EXERCISE GOAL>
Answer these questions about the Optimal Transport Solver notebook below:
(a) What value is MAX_ITER set to?
(b) From which module are ResNet_G, weights_init_G and ResNet_D imported?
(c) What value is passed as the which argument when the benchmark is loaded?

PASSAGE TO READ>
━━━
# Testing Optimal Transport Solver (OTS) on Images Benchmark
**GPU-only implementation.**

In [None]:
import os, sys
sys.path.append("..")

import matplotlib
import numpy as np
import matplotlib.pyplot as plt
%matplotlib inline 

import numpy as np
import torch
import gc

import pandas as pd

from sklearn.decomposition import PCA
from src.tools import unfreeze, freeze
from src.resnet2 import ResNet_G, weights_init_G, ResNet_D
from src.icnn import View
from torch import nn
import src.map_benchmark as mbm
from src.unet import UNet
import torch.nn.functional as F

from tqdm import tqdm_notebook
from IPython.display import clear_output

## Changable Config

In [None]:
BATCH_SIZE = 64
GPU_DEVICE = 7

T_ITERS = 10
MAX_ITER = 25000

assert torch.cuda.is_available()
torch.cuda.set_device(GPU_DEVICE)
torch.manual_seed(0x000000); np.random.seed(0x000000)

OUT_PATH = '../checkpoints/IPM_vs_OTS/'
if not os.path.exists(OUT_PATH):
    os.makedirs(OUT_PATH)

## Benchmark Loading

In [None]:
benchmark = mbm.CelebA64Benchmark(which='Early', batch_size=BATCH_SIZE)
━━━
SUPPLIED INFORMATION>
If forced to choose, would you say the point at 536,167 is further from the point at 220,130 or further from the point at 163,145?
━━━
EXERCISE SOLUTION>
(a) 25000
(b) src.resnet2
(c) 'Early'